▸ What the task asks:
Repeat the stretch of records from the line containing "How large is" through the line containing "Answer: metal roof", reproducing each line unchanged and nothing else.

▸ Records:

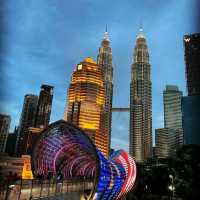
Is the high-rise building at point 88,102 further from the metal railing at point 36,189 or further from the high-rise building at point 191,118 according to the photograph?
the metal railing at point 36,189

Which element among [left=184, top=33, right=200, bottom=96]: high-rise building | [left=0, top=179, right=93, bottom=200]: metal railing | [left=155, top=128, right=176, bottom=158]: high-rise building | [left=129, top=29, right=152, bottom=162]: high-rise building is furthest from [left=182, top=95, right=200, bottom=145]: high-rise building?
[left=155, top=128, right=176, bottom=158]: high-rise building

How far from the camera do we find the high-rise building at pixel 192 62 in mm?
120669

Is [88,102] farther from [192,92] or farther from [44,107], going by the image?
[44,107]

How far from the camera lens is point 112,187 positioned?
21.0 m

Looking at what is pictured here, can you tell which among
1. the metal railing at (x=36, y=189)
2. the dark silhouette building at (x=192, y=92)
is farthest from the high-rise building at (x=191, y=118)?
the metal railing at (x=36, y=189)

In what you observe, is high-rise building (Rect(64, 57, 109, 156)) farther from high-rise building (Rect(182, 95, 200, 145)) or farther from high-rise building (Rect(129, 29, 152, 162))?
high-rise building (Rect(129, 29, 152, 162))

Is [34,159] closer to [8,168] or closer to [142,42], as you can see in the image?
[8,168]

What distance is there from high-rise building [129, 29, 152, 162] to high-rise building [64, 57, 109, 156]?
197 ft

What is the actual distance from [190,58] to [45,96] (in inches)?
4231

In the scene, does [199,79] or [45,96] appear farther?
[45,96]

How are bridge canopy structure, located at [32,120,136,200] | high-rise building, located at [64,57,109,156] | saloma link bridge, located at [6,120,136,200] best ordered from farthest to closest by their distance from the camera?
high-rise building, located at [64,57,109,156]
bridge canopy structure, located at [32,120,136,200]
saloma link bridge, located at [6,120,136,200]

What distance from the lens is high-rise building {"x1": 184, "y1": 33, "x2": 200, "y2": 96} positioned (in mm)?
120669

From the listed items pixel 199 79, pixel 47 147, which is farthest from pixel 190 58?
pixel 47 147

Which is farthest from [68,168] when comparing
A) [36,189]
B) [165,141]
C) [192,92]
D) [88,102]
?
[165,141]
==
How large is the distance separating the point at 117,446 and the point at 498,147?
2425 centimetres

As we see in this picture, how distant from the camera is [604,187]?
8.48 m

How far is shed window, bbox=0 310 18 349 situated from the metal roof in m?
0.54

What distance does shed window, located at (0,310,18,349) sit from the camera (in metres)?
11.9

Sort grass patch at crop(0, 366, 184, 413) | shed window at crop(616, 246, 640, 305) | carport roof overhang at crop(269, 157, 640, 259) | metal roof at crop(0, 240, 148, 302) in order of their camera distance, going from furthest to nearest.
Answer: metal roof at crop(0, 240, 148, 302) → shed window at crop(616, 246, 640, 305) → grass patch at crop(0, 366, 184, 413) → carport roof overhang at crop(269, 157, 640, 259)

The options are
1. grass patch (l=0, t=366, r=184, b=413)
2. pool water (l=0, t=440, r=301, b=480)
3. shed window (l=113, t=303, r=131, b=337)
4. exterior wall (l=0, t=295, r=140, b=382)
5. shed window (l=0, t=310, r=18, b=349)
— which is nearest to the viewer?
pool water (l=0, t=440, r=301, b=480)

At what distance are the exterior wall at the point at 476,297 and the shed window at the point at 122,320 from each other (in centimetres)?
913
...
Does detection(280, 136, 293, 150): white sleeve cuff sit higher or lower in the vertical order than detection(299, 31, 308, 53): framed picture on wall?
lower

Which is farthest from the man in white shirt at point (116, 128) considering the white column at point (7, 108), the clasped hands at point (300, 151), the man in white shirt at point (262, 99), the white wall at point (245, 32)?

▸ Result for this task:
How large is the distance separating the point at 117,446 and the point at 498,147?
2425 centimetres

As we see in this picture, how distant from the camera is [604,187]?
8.48 m

How far is shed window, bbox=0 310 18 349 situated from the metal roof in m?
0.54

What distance does shed window, located at (0,310,18,349) sit from the camera (in metres)?
11.9

Sort grass patch at crop(0, 366, 184, 413) | shed window at crop(616, 246, 640, 305) | carport roof overhang at crop(269, 157, 640, 259) | metal roof at crop(0, 240, 148, 302) in order of their camera distance, going from furthest to nearest.
Answer: metal roof at crop(0, 240, 148, 302) → shed window at crop(616, 246, 640, 305) → grass patch at crop(0, 366, 184, 413) → carport roof overhang at crop(269, 157, 640, 259)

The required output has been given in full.